Detailed design needs to take into account several factors which are specific to bifacial, both for rooftop and ground mounted systems. On flat roofs, a straightforward option is to install a white layer below the modules such as a waterproofing membrane. Increasing the albedo for a ground-mounted system is more challenging, due to additional costs associated with removal of dust or grass or for the maintenance of ground material, such as white gravel.
As shading on the back side of the modules from the racking system should be minimised, the equipment choice can no longer be solely based on costs – form and design must be considered too. Decisions on whether to install the modules at a higher elevation to capture more irradiation can have a negative impact on the cost of structures and cleaning.
In addition to the height, the optimal angle for fixed-tilt systems is likely to differ when installing projects with bifacial modules. Some developers have proposed even vertical installation of the modules, as this could additionally reduce snow losses in some regions. With trackers, back-tracking – a tracking strategy that aims to minimise panel-to-panel shading on the front side – may not be the optimal solution anymore. Optimal row spacing is also likely to differ from mono-facial systems.
Despite the increasing maturity of the PV industry, bifacial shows it hasn’t become commonplace just yet! The complexity might still feel overwhelming, but there are no real myths around bifacial that need busting. Most of the questions raised are only teething issues, readily solved with a little more experience. Additional development, design, or balance of system costs compared to mono-facial, are likely to be eroded or erased once a few years of experience have been accrued.

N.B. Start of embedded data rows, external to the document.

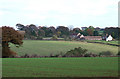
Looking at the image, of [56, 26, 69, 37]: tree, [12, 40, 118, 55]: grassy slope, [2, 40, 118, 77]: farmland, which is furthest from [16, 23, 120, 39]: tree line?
[2, 40, 118, 77]: farmland

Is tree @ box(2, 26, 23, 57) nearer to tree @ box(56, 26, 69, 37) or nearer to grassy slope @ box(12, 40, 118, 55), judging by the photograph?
grassy slope @ box(12, 40, 118, 55)

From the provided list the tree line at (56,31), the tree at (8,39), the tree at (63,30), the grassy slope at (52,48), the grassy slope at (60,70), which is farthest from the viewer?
the tree at (63,30)

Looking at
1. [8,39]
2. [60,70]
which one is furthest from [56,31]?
[60,70]

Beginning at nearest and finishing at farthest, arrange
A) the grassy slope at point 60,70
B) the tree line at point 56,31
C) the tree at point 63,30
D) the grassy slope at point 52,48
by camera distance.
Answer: the grassy slope at point 60,70 → the grassy slope at point 52,48 → the tree line at point 56,31 → the tree at point 63,30

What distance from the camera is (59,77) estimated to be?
54.7ft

If bifacial PV systems can increase output by 10% or more in a predictable way, wider adoption by investors is inevitable.
The key task for the industry and R&D institutes is a concerted effort to extract as much data from the field as possible, and to make results available to the PV community. Data are needed from a range of climatic zones, applying different cell technologies and design options.
The question with bifacial is not whether it will fly, but more how quickly it will take off and whether it will outperform the forecasts.